DATE
November 22, 2016
TIME
3pm
LOGISTICS
- hangouts
AGENDA
- report progress for all tasks. Discuss barcamp and hackathon (aka data competition).
PARTICIPANTS
Jean-Pierre Lorre, Sarah Zribi, Tom Jorquera, Maxence Bunel, Zied Sellami (LINAGORA); Michalis Vazirgiannis, Polykarpos Meladianos, Antoine Tixier (LIX)
MINUTES
- Linagora is working on the speech-to-text model for French. The corpus enrichment strategies did not significantly improve performance, the main finding was that a bigger corpus was required. The old 100-hours corpus has now doubled in size. In parallel Ilyes in working on improving the ASR model itself, both from the architecture and parameter tuning standpoint. In particular he is investigating autoencoders with bottleneck features.

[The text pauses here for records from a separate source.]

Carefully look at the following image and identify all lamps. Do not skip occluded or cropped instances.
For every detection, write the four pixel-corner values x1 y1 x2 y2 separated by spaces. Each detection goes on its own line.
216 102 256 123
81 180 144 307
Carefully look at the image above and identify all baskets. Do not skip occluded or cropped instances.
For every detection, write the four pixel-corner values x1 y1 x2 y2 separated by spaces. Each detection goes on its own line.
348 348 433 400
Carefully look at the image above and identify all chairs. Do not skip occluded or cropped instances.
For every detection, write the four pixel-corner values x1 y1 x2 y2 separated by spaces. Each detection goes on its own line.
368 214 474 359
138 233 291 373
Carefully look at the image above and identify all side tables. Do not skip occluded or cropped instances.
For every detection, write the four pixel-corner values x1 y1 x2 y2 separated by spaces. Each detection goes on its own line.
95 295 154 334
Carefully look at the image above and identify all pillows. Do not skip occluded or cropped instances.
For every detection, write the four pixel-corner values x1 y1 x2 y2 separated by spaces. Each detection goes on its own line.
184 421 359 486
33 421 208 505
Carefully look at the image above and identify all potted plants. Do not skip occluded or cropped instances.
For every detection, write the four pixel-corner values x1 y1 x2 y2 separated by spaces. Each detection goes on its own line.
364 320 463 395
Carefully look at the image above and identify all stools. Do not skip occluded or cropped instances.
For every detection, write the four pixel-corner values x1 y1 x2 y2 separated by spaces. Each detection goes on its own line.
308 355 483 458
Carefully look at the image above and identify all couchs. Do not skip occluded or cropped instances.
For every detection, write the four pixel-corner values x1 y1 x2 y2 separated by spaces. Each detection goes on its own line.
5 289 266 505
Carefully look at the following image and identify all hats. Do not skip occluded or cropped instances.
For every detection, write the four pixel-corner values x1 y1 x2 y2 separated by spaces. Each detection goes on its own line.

- Linagora has also constructed a large corpus of French text from Wikipedia to build a French language model (based on RNNs).
- LIX has extended the offline summarizer to French (using the corpus sent by Tom for the custom list of stopwords), has puhsed the code to the SP5 github repo and deployed the updated web app. LIX also keeps looking into NLG to develop the next version of the offline summarizer.
- LIX has started working on the design of the APIs in accordance with Tom's initial proposal. The offline system's API will be based on a simple rest while the real-time's will need both rest and socket.
- Preliminary versions of deliverables 5.2. and 5.3. have been delivered by LIX.
- An email recommendation data challenge (for M1 or M2 course, to be determined) will be launched in January. There will be two outreach events: one at the beginning of the competition and one at the end. Linagora will tell LIX whether an internal data set or the Enron data set should be used.
- The barcamp for SP5 will be held in Palaiseau in January, and will be about finalizing the API communication. To minimize travel, the barcamp and the first outreach event for the data competition will be synchronized.